The Wild Mushroom Man stared hard at her as she and Rex approached his stand. My mother always said, “He looked like a black cloud on a clear day.”
“Forgot,” he said to her, as he squinted his little black seed eyes. Lily’s nose twitched. Rex sat and waited.
“You go see your grandmother,” he said. “Quick as you can, and right away.”
“My grandmother?” Lily said. “My grandmother’s dead.” This was true.
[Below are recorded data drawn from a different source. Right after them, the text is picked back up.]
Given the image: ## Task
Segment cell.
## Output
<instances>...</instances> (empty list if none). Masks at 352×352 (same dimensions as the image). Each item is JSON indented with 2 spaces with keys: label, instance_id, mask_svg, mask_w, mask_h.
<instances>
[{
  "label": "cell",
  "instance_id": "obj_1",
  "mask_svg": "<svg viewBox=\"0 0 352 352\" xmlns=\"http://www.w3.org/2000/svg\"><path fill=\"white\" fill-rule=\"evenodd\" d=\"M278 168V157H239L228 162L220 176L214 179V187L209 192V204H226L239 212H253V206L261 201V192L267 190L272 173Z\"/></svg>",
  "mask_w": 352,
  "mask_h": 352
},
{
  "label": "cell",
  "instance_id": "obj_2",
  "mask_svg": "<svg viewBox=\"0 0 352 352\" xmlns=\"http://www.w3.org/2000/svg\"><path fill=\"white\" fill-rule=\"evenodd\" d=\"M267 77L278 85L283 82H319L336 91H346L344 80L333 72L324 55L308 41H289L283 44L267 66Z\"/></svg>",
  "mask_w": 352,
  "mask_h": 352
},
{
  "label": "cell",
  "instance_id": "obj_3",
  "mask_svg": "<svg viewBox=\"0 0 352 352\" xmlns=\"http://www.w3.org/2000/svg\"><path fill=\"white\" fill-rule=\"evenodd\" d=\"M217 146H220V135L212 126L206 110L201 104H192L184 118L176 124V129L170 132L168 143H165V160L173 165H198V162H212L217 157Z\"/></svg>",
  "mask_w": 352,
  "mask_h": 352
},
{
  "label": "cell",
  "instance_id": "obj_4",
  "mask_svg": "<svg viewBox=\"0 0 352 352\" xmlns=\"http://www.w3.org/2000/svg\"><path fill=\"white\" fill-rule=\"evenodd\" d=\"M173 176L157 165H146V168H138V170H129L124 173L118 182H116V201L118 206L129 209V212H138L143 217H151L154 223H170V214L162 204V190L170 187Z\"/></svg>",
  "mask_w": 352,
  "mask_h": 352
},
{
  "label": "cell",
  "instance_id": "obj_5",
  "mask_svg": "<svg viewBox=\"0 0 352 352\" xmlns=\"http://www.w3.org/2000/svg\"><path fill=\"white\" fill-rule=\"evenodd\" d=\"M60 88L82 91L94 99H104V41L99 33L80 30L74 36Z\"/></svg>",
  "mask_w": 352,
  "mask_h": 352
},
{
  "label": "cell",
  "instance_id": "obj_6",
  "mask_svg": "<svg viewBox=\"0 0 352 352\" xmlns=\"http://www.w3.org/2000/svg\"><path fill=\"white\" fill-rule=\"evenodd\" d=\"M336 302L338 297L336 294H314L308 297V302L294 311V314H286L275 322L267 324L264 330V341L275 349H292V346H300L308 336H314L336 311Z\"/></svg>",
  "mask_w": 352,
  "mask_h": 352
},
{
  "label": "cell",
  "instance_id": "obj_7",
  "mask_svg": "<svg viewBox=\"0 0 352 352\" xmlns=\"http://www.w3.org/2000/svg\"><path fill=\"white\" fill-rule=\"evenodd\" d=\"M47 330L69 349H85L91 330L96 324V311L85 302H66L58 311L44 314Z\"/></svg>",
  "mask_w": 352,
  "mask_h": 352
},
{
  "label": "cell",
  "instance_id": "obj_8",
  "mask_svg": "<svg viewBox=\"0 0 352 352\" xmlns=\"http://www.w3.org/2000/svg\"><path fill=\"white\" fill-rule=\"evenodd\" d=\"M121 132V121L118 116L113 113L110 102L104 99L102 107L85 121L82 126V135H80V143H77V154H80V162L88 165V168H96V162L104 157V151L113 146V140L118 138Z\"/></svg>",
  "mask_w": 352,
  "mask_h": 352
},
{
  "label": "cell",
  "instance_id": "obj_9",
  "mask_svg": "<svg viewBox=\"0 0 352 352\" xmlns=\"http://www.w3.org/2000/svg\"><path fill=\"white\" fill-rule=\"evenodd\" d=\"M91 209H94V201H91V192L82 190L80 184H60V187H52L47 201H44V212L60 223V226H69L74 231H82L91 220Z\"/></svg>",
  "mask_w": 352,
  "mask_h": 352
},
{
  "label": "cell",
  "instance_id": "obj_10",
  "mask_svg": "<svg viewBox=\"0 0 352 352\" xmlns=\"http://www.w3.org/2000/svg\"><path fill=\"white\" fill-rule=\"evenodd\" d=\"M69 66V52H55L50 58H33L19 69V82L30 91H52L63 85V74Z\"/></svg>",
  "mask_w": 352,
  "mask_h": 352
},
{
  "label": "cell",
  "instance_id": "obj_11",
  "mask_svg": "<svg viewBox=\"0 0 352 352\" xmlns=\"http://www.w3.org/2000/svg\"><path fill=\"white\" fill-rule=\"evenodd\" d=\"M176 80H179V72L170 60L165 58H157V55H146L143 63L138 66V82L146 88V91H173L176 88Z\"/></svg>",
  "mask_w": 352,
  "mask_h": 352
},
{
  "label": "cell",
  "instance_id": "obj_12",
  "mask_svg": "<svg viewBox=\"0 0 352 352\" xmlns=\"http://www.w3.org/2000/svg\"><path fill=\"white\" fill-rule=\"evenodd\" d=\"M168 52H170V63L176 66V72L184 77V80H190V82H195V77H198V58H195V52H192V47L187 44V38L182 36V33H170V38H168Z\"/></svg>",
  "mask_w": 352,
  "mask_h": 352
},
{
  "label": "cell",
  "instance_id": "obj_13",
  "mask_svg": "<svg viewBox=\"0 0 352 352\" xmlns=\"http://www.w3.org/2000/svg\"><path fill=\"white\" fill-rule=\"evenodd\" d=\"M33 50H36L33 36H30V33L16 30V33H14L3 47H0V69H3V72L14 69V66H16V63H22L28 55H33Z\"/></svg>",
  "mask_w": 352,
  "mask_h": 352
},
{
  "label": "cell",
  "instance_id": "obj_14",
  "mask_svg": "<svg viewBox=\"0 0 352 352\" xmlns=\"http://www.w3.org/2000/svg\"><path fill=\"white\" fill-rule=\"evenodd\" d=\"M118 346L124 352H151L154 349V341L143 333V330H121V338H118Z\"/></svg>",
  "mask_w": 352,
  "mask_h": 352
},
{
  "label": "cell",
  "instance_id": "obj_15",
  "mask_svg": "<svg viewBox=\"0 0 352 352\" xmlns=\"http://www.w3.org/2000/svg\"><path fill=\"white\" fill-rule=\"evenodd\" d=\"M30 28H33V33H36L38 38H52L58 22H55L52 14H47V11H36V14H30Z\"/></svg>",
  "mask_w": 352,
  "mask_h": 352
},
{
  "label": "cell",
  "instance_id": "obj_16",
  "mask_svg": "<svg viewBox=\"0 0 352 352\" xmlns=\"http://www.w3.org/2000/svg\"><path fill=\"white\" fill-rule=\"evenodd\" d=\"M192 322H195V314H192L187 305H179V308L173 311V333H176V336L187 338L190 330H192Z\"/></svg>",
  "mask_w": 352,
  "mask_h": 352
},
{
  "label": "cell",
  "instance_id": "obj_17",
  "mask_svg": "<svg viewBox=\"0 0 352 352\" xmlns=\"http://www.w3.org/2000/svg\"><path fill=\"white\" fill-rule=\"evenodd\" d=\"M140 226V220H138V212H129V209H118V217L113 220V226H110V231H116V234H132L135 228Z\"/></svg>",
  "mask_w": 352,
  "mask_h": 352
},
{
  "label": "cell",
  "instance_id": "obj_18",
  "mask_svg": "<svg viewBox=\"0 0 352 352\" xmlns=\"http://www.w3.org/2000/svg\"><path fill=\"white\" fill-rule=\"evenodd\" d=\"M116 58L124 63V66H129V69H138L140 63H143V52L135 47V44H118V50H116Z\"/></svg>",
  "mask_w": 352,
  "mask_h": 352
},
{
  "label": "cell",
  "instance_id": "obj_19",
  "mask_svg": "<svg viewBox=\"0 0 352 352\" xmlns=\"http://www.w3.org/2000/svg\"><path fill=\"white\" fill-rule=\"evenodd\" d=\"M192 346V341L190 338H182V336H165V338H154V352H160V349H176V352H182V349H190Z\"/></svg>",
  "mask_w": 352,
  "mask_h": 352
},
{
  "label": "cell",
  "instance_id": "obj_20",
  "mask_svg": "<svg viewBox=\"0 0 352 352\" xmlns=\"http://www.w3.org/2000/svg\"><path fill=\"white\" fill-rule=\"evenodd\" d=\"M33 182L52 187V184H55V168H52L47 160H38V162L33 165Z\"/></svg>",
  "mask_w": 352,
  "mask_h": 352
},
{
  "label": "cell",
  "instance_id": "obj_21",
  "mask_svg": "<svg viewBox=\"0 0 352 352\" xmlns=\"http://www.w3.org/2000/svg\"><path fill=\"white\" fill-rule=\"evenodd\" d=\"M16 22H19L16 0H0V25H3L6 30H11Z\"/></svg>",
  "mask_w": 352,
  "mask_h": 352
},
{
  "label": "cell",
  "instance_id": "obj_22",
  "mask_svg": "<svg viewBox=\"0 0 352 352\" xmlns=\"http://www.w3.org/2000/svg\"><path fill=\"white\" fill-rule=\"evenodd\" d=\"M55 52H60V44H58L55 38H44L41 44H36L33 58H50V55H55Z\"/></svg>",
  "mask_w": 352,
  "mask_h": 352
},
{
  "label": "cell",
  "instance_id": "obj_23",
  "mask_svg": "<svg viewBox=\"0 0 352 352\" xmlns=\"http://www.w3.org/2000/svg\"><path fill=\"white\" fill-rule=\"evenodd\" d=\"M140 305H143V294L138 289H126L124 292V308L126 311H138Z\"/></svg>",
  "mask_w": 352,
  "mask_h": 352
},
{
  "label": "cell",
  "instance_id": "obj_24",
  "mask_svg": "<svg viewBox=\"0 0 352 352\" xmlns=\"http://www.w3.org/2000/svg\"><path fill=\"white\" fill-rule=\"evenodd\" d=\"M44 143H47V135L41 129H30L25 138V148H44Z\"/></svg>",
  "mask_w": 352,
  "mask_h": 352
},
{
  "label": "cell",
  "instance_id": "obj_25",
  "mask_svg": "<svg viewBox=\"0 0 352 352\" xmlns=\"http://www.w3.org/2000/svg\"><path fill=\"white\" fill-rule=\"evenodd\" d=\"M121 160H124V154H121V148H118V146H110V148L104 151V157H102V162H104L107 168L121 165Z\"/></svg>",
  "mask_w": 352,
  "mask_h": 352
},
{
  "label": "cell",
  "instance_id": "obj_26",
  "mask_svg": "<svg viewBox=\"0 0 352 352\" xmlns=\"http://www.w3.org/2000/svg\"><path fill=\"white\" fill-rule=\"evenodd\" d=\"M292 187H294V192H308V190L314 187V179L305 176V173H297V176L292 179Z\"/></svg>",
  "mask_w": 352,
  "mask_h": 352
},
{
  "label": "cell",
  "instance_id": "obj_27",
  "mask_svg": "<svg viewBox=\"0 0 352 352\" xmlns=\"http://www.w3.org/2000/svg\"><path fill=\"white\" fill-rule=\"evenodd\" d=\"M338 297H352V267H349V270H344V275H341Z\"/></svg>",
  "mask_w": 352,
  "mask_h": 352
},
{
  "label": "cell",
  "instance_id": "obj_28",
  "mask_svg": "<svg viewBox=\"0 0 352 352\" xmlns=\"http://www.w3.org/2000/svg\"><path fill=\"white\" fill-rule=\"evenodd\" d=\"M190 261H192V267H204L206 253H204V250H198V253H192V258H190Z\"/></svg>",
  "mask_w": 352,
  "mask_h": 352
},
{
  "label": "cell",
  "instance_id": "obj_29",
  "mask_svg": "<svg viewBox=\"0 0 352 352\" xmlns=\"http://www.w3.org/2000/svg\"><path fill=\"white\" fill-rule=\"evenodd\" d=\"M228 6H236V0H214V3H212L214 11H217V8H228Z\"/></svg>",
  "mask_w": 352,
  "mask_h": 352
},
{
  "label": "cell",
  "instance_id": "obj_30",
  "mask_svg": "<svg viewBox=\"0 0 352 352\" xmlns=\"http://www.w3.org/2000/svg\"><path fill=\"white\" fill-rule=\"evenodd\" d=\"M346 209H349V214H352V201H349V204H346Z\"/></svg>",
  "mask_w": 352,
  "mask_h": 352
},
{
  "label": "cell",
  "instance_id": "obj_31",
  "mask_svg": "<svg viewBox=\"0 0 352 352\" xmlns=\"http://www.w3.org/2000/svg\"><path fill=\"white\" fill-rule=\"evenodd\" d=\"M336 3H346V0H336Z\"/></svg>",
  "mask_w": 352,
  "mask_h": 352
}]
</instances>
Mae’s mother had died long ago.
“Not her,” the Wild Mushroom Man said. “The grand one.” And Lily knew by the admiring look on his wrinkled walnut face that he meant Alan’s mother Maud, her step-great-grand
mother by rights, not her grandmother at all. “Though I loved her more than if she had been my own,” my mother would say, and I would take comfort from it, not knowing till much later that the comfort came from knowing you could choose your family at need. “I always felt I had known her somewhere, some time before,” she would say.
“We’ll be taking her to the Feast,” Lily said cautiously, not sure she understood him right. “We always bring Maud.” Or she brings us, she thought. My guess is she smiled to herself at the idea of anyone bringing Maud the Freedom Fighter (for that was how she was known even then, in our schoolchildren’s history books) anywhere she didn’t want to go.
“No,” he said. “Go now. Someone with her wants to see you. I met Her in the woods on Her way, and She told me so.”
Lily looked at him then. For a moment, it was as if the clamor of the market fell away, and all there was standing there were her and Rex and the Wild Mushroom Man.
Rex whined.
The Wild Mushroom Man thrust out a wrinkled dark-brown hand.
“Take her these,” he said. In his palm were a bunch of shriveled black mushrooms. These were Trumpets of Death, and she repeated their other name to herself—trompettes des morts—as she tucked them away in her basket.
“Thank you,” she said. The sound from the market came back up, as if it were a normal day after all.